Ambon, Malukupost.com – Juru Bicara Pemerintah Kota Ambon, Ronald Lekransy, membantah isi seruan yang beredar di media sosial terkait tudingan pemungutan retribusi dari tambang yang diduga ilegal serta penerbitan izin oleh pemerintah kota. Ia menyebut informasi tersebut tidak benar.
“Berdasarkan UU Nomor 3 Tahun 2020, bupati atau walikota tidak lagi memiliki kewenangan untuk memberikan izin usaha pertambangan, termasuk galian C atau batuan,” katanya di Ambon, Rabu (28/1/2026).
Ronald yang juga menjabat Kepala Dinas Komunikasi, Informatika dan Persandian Kota Ambon memberikan pernyataan itu untuk merespons flyer berisi ajakan aksi hukum dan tuntutan pemenjaraan wali kota atas tudingan pemungutan retribusi dari tambang diduga ilegal.
Ia menilai konten flyer memuat tuduhan kriminal dengan membangun opini seolah-olah wali kota melakukan kejahatan tanpa proses hukum maupun bukti pendukung. Menurut dia, ajakan aksi dengan dasar data tidak valid berpotensi mengarah pada penyebaran berita bohong, tuduhan tidak benar, serta penyerangan kehormatan yang bisa berdampak pada ketertiban umum.
Ronald juga mengonfirmasi Pemkot Ambon melalui Bagian Hukum telah melayangkan Laporan Polisi terkait peredaran flyer tersebut.

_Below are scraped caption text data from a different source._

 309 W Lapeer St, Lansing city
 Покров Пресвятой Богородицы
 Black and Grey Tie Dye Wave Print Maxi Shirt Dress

Ia menambahkan, penyebaran data palsu melalui media sosial atau platform digital dapat dijerat Pasal 433 dan Pasal 434 Undang-Undang Nomor 1 Tahun 2023 tentang KUHP terkait pencemaran nama baik dan fitnah, serta Pasal 27A Undang-Undang Nomor 1 Tahun 2024 tentang perubahan kedua atas Undang-Undang Nomor 11 Tahun 2008 tentang Informasi dan Transaksi Elektronik (ITE).